Rahman himself expressed optimism that people in the U.S. would open their ears to his beautiful music and, by extension, India's. "I think it's the right time," he said. "It's a great opportunity for American audiences to know another culture, musically and spiritually."

Well, no. The show, budgeted at an outsize $14 million, received weak reviews ("A monochromatic musical in the key of beige." —Ben Brantley, New York Times). Rahman didn't get a Tony award, or even a nomination, for his music — the finest, broadest score in ages wasn't deemed one of the best four on Broadway last season! (Out of a total of about seven.) The Indo-American audience wasn't large enough to keep it afloat, and it didn't attract the idle non-Desi curious. Inserting American Idol notoriety Tamyra Gray did little to pump up the gross.
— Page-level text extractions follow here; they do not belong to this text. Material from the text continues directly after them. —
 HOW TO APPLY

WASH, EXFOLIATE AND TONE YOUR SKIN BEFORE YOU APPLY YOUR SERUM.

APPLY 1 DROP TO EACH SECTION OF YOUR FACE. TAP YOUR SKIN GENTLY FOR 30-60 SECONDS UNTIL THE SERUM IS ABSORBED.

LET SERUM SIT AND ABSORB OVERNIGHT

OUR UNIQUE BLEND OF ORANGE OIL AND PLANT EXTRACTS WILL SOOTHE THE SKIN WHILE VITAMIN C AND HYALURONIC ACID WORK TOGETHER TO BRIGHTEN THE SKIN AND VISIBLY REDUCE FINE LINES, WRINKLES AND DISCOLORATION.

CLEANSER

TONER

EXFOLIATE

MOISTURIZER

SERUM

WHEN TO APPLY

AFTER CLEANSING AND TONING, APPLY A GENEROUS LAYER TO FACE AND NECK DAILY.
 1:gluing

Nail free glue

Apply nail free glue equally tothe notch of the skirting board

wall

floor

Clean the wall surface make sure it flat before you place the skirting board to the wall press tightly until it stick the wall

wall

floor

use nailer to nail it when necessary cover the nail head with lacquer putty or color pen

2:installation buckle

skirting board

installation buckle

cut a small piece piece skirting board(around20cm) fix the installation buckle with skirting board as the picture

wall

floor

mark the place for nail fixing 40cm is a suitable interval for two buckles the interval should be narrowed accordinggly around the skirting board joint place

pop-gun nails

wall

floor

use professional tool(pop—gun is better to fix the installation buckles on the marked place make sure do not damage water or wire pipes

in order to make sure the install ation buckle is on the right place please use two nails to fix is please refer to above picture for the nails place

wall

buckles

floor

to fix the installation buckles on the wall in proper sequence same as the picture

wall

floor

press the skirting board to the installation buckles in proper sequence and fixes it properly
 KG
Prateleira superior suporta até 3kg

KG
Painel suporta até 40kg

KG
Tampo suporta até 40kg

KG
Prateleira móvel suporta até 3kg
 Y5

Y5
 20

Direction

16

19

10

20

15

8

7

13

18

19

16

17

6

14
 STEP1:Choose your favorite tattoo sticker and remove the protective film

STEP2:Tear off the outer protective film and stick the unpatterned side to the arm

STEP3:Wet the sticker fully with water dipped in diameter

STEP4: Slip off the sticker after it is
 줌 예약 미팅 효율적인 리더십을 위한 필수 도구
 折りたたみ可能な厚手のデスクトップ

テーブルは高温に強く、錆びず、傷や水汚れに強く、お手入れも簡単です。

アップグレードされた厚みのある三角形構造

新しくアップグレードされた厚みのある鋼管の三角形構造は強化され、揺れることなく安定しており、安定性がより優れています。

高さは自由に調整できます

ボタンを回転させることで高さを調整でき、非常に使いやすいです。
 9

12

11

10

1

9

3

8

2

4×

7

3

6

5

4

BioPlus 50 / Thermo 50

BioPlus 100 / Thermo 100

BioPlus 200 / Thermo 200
Bombay Dreams ran only eight months and closes today, Jan. 1.

As I've written often in this space, it's been ages since the mass of Americans took interest in music (or literature or movies) beyond our borders. It's not that we're xenophobic; in our cultural complacence we're myopic. We make the biggest hits and have the biggest stars. Who cares what goes on in Europe or Asia or Latin America? So again, with Bombay Dreams, I failed; the music didn't take hold. Not Mission Accomplished but Mission Impossible.


WHO IS A.R. RAHMAN?

Fans of Indian movies need no introduction to Rahman. Like Gershwin, Puccini or Lennon-McCartney, the name stands for melody, quality, energy, instant hummability — a sound both personal and universal, devouring older forms and transforming them into something gorgeously new.

His biography is dramatic enough for a Bollywood epic: poor boy loses dad, hits the road, studies at Oxford, becomes star! He was born in Madras, on January 6, 1966, with a Bollywood star's soundalike name, A.S. Dileep Kumar. His musician father died when the boy was nine, and to support his family this precocious child left home to become a touring tyro musician with tabla maestro Zakir Hussain.

In 1988, according to the website Chalo Cinema, "one of his sisters fell seriously ill and numerous attempts to cure her failed. Her condition progressively worsened. The family had given up all hope when they came in contact with a Muslim Pir — Sheik Abdul Qadir Jeelani or Pir Qadri as he was popularly known. With his prayers and blessings, Dileep's sister made a miraculous recovery. Rattled by the bad experience and influenced by the teachings of the Pir, the entire family converted to Islam. Thus A.S.Dileep Kumar became Allah Rakha Rahman."